* _YOUR GOAL_:
In the material starting at the line containing "Taking a look at this scene, is" and ending at the end of the material, swap "yellow chair" for "orange chair". Write out those lines again with everything else left unchanged.

[Stored items from a collection]
————
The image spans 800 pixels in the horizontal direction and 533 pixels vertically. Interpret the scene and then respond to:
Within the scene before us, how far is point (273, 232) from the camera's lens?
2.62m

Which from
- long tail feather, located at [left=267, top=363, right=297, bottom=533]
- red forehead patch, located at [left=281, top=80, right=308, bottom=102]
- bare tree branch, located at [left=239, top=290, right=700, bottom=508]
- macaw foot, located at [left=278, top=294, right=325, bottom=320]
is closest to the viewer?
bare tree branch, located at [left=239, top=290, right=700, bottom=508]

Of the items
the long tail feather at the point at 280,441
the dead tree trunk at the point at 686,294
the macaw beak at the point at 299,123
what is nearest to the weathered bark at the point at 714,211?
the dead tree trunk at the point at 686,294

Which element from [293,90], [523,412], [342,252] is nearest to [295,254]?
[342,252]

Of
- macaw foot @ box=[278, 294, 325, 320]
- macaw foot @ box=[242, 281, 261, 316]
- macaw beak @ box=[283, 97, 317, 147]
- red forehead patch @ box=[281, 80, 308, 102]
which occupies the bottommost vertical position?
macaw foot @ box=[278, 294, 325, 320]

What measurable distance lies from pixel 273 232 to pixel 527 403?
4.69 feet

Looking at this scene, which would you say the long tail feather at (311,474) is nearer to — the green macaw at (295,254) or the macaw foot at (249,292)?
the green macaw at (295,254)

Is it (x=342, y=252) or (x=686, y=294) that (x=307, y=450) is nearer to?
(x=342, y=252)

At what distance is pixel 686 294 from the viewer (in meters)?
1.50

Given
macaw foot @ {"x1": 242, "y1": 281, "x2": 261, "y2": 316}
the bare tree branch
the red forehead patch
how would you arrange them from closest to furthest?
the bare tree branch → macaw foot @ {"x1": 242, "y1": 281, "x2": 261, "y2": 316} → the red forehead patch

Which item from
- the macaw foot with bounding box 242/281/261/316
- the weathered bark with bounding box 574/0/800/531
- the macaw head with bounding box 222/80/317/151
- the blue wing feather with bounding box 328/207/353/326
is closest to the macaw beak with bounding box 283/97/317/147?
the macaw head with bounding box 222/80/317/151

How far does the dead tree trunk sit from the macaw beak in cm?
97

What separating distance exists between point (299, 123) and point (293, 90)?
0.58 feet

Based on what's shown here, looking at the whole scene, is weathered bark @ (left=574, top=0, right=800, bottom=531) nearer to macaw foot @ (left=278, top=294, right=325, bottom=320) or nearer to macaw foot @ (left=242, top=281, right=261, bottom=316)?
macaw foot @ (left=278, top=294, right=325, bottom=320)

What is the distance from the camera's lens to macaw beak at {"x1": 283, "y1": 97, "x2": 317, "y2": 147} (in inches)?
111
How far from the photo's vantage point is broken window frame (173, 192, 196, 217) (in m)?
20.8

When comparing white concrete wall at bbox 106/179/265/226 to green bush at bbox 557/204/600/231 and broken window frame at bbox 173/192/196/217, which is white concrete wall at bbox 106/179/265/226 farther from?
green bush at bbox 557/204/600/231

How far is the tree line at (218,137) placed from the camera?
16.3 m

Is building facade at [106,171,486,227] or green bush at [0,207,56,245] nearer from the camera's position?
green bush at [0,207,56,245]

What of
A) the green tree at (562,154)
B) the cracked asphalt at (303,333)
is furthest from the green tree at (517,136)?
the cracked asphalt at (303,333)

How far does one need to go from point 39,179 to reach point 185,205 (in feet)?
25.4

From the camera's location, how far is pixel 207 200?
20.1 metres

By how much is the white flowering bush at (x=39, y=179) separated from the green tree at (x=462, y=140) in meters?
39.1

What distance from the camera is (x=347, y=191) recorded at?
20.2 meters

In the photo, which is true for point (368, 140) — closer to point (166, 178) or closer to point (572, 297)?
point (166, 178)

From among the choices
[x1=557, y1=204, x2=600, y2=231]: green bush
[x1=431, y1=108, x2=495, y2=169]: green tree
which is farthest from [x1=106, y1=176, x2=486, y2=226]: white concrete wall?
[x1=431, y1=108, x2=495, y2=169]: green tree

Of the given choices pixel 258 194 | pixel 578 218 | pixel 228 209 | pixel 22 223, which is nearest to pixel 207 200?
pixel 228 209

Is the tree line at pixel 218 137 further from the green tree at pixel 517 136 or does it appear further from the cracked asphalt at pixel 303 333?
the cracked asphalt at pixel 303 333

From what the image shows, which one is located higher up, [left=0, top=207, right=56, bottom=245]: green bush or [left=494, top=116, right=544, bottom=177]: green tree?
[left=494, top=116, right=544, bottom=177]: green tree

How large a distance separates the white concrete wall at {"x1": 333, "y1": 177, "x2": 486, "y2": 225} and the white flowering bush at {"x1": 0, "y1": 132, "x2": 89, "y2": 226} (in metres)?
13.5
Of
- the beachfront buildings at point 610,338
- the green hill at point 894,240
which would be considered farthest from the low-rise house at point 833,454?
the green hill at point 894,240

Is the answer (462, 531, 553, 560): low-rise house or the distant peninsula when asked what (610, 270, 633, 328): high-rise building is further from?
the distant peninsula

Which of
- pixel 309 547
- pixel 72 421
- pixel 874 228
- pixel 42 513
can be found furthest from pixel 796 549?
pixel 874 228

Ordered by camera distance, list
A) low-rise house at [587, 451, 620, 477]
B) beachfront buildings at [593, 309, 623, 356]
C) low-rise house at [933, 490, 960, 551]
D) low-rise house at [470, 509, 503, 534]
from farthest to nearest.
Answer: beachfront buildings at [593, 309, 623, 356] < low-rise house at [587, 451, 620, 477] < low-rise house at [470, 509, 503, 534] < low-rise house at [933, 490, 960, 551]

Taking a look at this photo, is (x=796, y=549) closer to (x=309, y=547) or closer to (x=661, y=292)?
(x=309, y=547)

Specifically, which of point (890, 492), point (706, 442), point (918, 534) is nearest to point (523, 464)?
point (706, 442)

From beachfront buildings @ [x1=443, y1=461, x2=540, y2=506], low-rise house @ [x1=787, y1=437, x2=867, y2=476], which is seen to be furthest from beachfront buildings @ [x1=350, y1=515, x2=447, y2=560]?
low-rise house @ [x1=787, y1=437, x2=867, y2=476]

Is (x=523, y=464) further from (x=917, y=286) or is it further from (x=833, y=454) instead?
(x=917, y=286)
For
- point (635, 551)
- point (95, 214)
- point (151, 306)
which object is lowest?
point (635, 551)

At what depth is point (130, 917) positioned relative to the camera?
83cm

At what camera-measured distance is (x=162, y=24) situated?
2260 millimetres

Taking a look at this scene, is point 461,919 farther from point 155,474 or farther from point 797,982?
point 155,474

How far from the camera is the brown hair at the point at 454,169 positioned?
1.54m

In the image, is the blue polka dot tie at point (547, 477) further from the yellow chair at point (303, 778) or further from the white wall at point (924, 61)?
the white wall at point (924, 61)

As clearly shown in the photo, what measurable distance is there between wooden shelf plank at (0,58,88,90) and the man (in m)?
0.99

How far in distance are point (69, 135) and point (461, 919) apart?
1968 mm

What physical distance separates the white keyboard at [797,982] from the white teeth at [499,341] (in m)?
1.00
————
* _EXERCISE ANSWER_:
Taking a look at this scene, is point 461,919 farther from point 155,474 or farther from point 797,982?
point 155,474

How far from the camera is the brown hair at the point at 454,169 positioned?
1.54m

In the image, is the blue polka dot tie at point (547, 477) further from the orange chair at point (303, 778) or further from the white wall at point (924, 61)?
the white wall at point (924, 61)

As clearly shown in the photo, what measurable distance is there between wooden shelf plank at (0,58,88,90) and the man (in m)?
0.99

How far in distance are point (69, 135) and point (461, 919) apart?
1968 mm

What physical distance separates the white keyboard at [797,982] from the white teeth at [499,341] (in m)?
1.00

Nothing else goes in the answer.